Now the movie really begins. Reading the above, it sounds like a boring movie, and your butt might get "thor", and you'll be in search for an "Asgard", but believe me, all that happened so far takes up about a half hour of screen time.

Landing in New Mexico, Thor is found by the scientist Jane Foster (Natalie Portman) and he finds out that his hammer has been discovered by agents of S.H.I.E.L.D., a top secret military organization seen in the Iron Man movies. (That's the organization led by Nick Fury, played by Samuel L. Jackson, so you can see how these movies all tie together.) Thor has to break into the military outpost where they are keeping Mjolnir, and once Thor retrieves the hammer, he finds that he is no longer worthy of wielding it.

Meanwhile, back on Asgard, Loki has become King.

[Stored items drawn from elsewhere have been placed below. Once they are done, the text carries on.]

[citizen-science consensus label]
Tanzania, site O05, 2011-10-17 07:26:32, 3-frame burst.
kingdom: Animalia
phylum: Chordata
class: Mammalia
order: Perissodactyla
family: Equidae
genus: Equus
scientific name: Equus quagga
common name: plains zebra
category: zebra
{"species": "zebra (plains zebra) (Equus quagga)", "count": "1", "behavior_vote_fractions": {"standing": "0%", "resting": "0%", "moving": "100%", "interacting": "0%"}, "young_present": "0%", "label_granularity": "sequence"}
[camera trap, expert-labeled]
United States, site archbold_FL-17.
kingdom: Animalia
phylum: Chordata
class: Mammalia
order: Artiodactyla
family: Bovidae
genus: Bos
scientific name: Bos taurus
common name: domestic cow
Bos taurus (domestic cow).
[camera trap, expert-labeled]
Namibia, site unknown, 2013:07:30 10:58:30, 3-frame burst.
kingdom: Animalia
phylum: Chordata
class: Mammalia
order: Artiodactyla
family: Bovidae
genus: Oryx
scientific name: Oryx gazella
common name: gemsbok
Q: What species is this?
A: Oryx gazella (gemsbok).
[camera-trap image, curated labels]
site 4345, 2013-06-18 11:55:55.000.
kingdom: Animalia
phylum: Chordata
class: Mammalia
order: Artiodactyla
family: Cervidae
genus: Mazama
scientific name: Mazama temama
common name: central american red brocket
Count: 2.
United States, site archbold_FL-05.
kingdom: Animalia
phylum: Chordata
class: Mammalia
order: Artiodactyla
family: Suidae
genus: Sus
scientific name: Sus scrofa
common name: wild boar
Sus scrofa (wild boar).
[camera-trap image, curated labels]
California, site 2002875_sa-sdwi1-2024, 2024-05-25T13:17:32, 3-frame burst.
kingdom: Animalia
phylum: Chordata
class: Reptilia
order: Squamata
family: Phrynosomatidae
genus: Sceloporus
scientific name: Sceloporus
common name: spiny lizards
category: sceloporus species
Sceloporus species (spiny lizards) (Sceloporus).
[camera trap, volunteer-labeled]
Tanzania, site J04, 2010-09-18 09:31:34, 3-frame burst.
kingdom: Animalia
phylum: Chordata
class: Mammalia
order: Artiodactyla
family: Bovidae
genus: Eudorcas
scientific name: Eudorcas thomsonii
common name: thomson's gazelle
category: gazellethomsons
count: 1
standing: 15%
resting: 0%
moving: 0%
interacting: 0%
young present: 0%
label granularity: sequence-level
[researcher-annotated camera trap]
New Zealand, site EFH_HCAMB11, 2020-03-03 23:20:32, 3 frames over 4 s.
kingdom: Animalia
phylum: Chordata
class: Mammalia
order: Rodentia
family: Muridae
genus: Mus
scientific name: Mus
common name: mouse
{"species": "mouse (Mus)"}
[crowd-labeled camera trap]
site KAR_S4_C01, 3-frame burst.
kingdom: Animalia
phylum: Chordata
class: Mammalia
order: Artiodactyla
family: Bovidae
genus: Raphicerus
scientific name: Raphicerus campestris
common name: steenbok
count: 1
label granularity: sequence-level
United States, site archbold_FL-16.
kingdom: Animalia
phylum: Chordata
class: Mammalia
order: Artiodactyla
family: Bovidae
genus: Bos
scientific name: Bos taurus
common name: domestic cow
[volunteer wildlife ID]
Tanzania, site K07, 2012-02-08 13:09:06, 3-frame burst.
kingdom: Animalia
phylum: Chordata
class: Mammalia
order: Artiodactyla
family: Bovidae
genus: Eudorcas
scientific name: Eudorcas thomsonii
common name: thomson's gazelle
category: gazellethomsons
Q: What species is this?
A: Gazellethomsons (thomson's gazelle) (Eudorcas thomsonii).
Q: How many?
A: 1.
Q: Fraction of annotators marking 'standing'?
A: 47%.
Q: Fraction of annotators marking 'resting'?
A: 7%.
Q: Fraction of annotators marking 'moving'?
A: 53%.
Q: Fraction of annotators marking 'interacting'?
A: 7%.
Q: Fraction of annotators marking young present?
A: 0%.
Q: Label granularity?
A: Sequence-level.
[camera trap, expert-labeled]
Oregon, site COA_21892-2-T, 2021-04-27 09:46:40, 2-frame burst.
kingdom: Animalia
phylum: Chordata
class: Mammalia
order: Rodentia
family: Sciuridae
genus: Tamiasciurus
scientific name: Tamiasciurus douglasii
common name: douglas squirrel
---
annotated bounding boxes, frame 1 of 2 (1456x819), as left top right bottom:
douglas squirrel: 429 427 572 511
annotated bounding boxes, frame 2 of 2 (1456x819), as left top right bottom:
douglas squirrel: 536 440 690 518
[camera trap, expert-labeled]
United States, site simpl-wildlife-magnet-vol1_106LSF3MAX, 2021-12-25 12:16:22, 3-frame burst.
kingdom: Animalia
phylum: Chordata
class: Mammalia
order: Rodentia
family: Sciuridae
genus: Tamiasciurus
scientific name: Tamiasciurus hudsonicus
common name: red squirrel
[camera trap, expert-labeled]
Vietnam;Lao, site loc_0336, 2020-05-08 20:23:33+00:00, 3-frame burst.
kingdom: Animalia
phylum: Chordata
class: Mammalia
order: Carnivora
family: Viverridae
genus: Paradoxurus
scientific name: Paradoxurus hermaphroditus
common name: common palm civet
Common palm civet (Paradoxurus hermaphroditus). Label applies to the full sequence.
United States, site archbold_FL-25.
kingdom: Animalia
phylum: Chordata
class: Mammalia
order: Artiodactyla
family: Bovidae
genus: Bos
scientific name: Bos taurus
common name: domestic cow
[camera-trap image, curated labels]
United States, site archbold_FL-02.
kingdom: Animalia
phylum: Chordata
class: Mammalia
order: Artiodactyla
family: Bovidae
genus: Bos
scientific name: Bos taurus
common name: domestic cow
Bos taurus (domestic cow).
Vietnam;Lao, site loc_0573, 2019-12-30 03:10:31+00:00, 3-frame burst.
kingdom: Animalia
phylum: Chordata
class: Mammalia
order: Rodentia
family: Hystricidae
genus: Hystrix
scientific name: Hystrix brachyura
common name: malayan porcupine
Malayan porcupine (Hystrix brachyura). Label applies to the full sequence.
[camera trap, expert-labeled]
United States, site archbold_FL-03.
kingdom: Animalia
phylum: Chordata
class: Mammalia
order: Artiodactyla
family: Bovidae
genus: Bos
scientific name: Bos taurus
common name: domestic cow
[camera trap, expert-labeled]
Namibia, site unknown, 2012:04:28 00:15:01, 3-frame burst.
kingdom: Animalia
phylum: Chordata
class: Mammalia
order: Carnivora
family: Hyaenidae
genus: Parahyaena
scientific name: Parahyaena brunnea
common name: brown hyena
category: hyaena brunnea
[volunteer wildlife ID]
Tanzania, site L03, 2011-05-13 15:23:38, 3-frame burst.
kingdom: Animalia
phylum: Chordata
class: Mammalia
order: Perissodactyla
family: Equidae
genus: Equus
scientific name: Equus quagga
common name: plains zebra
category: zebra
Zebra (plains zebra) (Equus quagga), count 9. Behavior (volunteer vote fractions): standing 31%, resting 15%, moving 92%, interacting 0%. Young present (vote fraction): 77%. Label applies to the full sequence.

Odin, overcome with stress, has fallen into the "Odinsleep". This sleep allows Odin to recuperate and recharge his powers, and can last for many years. We find out Loki's true father is Laufey, king of the Frost Giants, and offers Laufey the chance to kill Odin. And to keep Thor out of the way forever, a Destroyer (which is like a giant robot) is dispatched to Earth to kill Thor. Sif and the Warriors Three head to Earth to help Thor tackle this robot, and Thor... dies.

The movie has some humor, very good humor, and even Stan Lee (the creator of Thor) joins in the fun as a truck driver, trying to lift the hammer with chains and a pickup truck. And be sure to stay past the credits for an after scene (the only time Nick Fury makes an appearance) that sets up next year's "Avengers" movie.

Even though the movie is in 3-D, there is really no reason for this. None of the special effects are enhanced in 3-D. I kept thinking that Thor will, at some point, throw the hammer at the screen, but the technology appears to be wasted. Doesn't happen.

In short, I'd give this movie four hammers and a nail. I recommend it, but the movie could have been improved with a better first half. I'll probably see it again before the regular run starts on Friday, May 6th. It's 119 minutes long, and could have 10 to 15 minutes shaved off to make a tighter story.